The temporary permissions regime is designed to mitigate the ‘cliff-edge’ effects of a ‘no deal’ Brexit, and would only be introduced if made necessary as a result of the UK and the EU failing to reach a post-Brexit agreement for financial services.
Under the agreement, EEA firms will be allowed to continue to operate in the UK for a limited period after the UK has left the EU in the event that there is no formal transitional period for Brexit, but will have to seek authorisation to operate in the UK whilst the temporary regime is in place. EEA firms will need to notify the relevant UK regulator that they intend to use the temporary scheme.

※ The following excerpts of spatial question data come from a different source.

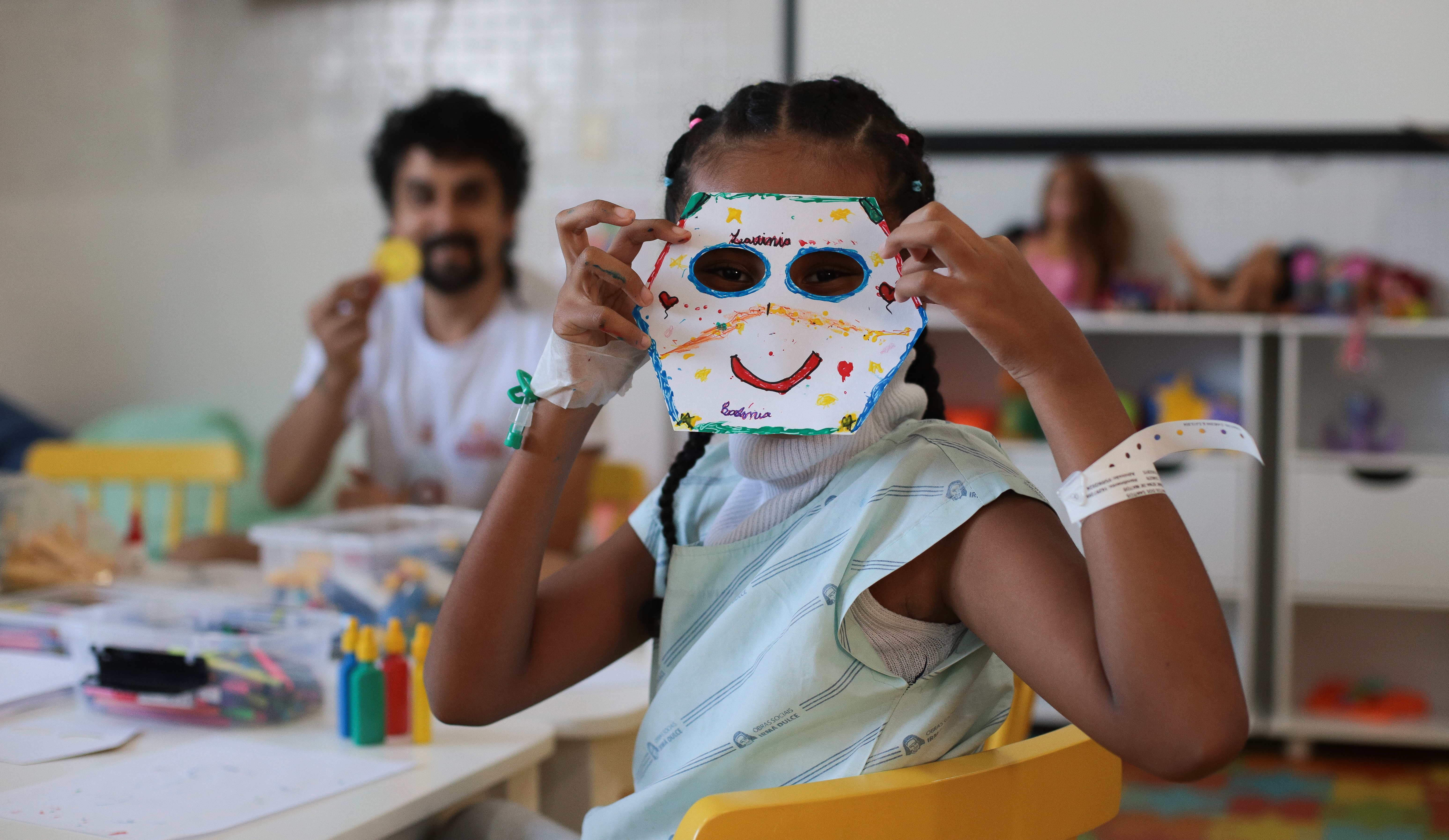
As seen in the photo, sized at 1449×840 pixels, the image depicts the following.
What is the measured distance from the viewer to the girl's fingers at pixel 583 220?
0.77 meters

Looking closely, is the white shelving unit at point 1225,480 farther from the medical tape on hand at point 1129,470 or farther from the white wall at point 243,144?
the medical tape on hand at point 1129,470

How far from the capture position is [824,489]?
2.72ft

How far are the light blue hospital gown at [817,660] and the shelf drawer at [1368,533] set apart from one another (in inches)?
83.8

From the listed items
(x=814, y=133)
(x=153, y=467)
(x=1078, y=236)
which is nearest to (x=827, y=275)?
(x=814, y=133)

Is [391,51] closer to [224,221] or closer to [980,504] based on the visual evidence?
[224,221]

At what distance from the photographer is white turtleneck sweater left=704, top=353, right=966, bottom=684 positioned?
764 millimetres

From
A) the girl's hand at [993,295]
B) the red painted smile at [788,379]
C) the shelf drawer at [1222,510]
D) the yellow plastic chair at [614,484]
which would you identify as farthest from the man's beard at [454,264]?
the girl's hand at [993,295]

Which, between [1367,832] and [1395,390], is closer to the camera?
[1367,832]

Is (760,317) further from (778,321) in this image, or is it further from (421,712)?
(421,712)

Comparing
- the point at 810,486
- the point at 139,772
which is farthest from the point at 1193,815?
the point at 139,772

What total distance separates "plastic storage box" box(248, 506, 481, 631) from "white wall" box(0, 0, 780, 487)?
176cm

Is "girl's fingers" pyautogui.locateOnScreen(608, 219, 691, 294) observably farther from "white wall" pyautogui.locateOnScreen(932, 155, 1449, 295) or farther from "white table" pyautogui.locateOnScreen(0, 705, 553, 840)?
"white wall" pyautogui.locateOnScreen(932, 155, 1449, 295)

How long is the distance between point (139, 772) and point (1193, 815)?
6.47 feet

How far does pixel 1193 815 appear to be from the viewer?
220 centimetres
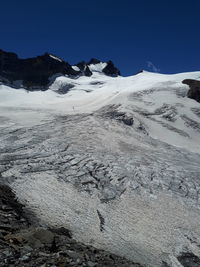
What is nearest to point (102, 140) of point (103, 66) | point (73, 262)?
point (73, 262)

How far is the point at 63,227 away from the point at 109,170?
8.94 meters

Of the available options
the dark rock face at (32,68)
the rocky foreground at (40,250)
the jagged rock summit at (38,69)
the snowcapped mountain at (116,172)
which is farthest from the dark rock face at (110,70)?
the rocky foreground at (40,250)

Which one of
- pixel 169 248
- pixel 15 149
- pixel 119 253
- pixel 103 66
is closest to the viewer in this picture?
pixel 119 253

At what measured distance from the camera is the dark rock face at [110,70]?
350 feet

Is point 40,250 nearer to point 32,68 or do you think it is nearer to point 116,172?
point 116,172

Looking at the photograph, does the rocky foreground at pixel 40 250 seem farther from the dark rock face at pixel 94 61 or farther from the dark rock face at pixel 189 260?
the dark rock face at pixel 94 61

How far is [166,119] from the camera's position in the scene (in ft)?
144

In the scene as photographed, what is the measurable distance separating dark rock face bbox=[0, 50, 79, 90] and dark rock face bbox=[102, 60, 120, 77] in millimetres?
12621

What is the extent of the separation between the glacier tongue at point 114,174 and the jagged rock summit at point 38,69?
1724 inches

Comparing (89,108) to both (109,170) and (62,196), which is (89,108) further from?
(62,196)

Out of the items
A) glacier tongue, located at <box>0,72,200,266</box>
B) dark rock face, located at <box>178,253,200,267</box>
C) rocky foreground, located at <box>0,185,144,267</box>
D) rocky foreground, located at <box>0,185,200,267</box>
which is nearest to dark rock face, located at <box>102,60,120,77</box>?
glacier tongue, located at <box>0,72,200,266</box>

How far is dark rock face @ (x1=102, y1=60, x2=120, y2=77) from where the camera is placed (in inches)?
4204

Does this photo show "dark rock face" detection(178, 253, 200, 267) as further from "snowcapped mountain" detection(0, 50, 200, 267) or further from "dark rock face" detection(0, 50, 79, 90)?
"dark rock face" detection(0, 50, 79, 90)

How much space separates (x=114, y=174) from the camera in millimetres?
25141
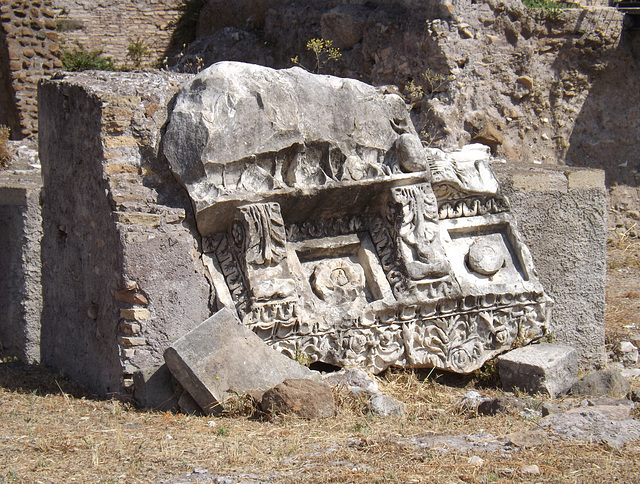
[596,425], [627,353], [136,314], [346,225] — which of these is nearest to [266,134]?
[346,225]

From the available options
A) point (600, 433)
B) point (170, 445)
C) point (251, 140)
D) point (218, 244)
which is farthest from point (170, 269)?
point (600, 433)

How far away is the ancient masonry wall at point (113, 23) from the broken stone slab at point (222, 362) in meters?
10.4

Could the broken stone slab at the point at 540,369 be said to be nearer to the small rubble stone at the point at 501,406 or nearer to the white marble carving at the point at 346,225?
the white marble carving at the point at 346,225

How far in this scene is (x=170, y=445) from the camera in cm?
362

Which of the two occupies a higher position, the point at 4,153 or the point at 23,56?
the point at 23,56

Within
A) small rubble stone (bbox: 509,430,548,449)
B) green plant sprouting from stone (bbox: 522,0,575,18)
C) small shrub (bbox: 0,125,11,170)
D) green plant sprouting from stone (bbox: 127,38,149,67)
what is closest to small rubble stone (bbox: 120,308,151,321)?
small rubble stone (bbox: 509,430,548,449)

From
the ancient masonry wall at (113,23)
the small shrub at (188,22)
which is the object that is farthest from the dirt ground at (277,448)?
the ancient masonry wall at (113,23)

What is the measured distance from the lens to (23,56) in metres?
10.1

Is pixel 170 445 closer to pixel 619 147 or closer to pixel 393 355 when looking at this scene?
pixel 393 355

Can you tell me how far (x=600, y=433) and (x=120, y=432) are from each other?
2197 mm

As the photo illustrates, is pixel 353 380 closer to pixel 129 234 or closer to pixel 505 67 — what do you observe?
pixel 129 234

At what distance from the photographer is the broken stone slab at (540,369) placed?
4742 mm

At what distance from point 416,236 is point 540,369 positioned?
1.06 meters

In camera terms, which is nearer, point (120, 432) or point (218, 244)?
point (120, 432)
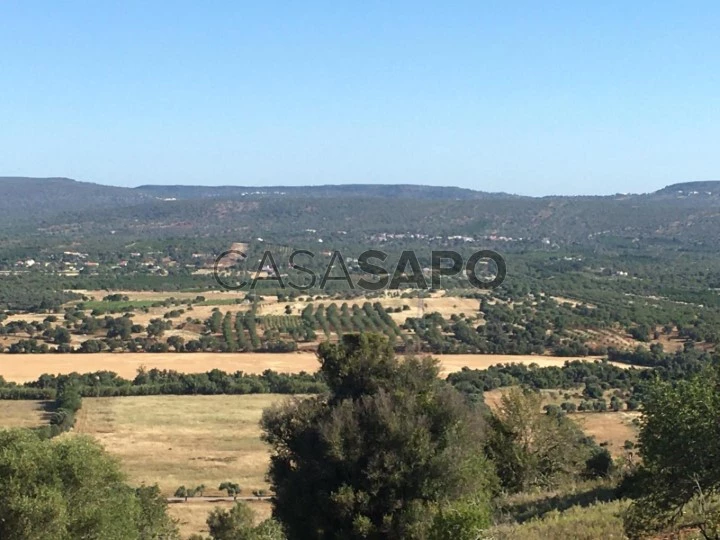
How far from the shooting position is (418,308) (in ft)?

A crucial detail is that the plan does not provide similar relief for UK firms passporting outwards into the EEA.
The draft regulation does not cover EEA payment institutions and electronic money issuers, or EEA-domiciled UCITS schemes and alternative investment funds. HM Treasury is currently formulating plans to provide for similar transitional regimes for such firms under separate pieces of legislation.
It also indicates that the regime would be put in place for a three-year period beginning when the UK leaves the EU, and that HMT will have the power to extend the regime by up to one year at a time.
The FCA and the PRA will consult later this year to discuss the detail of the regime for relevant firms, including which rules will likely apply to firms that are using the temporary permissions regime, and the level of fees to be paid by firms during the regime.
Whilst this development may provide a morsel of reassurance for the UK financial services industry, little time remains before the UK officially leaves the EU and there are serious questions that still need to be answered relating to what the post-Brexit regulatory landscape will look like.